*** DATA PROVIDED Section Begins ***
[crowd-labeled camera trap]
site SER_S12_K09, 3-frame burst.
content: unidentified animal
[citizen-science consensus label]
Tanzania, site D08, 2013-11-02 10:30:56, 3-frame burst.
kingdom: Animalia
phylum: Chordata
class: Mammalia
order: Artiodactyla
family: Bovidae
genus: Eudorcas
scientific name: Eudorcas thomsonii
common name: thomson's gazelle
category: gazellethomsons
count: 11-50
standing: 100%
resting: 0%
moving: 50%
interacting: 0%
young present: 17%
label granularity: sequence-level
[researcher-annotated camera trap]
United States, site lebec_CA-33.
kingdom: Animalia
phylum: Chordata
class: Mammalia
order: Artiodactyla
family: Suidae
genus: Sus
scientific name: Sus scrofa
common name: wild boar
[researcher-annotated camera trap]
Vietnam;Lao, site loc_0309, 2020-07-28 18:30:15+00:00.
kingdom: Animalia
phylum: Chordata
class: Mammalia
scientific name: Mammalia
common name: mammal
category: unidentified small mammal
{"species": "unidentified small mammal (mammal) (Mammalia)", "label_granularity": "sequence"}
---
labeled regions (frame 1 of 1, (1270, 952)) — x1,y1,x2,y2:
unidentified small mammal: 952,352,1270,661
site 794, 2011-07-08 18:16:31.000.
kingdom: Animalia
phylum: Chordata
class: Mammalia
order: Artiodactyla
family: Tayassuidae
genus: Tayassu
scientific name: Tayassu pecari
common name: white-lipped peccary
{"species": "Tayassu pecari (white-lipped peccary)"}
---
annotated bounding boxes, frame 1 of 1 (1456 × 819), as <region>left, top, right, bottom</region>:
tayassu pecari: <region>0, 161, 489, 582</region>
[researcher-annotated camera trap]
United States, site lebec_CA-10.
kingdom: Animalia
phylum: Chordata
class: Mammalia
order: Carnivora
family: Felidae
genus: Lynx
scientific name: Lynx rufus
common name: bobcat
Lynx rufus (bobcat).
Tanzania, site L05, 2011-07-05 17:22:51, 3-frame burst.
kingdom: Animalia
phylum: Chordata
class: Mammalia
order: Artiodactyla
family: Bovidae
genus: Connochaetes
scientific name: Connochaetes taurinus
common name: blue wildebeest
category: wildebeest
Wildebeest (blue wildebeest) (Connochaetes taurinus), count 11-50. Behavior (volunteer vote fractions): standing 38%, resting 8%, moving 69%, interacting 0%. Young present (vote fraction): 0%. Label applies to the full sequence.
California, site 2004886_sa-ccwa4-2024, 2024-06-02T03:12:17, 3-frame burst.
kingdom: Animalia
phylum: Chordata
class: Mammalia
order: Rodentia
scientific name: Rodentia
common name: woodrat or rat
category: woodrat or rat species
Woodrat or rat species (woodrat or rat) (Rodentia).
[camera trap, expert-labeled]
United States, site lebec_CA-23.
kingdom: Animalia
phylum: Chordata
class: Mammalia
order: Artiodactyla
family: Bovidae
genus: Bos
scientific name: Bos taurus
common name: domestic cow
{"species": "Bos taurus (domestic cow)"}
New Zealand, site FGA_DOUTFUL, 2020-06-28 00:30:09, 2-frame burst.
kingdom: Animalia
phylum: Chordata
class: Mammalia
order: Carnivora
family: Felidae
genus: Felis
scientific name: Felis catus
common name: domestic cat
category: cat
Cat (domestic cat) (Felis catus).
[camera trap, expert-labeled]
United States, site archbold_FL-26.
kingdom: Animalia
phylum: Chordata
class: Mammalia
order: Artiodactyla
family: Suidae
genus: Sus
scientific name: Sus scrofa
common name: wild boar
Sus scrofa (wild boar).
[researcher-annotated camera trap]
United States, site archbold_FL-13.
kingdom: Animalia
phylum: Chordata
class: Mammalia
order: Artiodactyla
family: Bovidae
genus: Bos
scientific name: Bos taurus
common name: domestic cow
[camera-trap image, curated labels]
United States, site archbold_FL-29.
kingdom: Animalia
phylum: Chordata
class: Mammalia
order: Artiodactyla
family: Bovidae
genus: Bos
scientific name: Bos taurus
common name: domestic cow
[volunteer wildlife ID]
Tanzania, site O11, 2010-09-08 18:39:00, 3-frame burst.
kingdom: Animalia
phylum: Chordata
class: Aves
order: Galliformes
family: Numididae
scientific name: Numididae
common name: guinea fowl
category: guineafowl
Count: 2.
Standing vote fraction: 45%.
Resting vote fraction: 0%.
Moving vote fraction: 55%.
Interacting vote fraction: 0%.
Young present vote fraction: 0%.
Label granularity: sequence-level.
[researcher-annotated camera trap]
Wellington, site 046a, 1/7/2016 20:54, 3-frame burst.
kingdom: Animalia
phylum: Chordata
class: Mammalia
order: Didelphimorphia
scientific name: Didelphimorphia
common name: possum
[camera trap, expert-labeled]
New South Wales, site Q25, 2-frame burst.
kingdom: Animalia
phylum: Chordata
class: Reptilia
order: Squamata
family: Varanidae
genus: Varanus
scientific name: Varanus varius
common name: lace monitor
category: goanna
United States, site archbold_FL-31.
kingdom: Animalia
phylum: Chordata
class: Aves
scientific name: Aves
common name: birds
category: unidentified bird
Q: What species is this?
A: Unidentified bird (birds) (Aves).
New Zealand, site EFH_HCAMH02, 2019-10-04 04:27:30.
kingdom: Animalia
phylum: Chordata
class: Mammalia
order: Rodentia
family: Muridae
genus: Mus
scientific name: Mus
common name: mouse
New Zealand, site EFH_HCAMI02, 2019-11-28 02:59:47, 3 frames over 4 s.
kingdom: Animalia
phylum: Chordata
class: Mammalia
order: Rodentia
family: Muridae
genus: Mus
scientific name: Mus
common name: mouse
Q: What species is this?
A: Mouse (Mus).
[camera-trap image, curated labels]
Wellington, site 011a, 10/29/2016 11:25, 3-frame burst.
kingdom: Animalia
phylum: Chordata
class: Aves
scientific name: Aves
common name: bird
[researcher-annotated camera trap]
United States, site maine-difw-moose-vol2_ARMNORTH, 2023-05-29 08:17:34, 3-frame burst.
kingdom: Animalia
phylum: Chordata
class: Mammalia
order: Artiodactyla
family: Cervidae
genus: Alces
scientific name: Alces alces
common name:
*** DATA PROVIDED Section Ends ***
*TASK BRIEF*: Counting only lines that hold the string "States", give the number of such lines in the records. Write nothing else.

*ANSWER TO THIS EXERCISE*: 8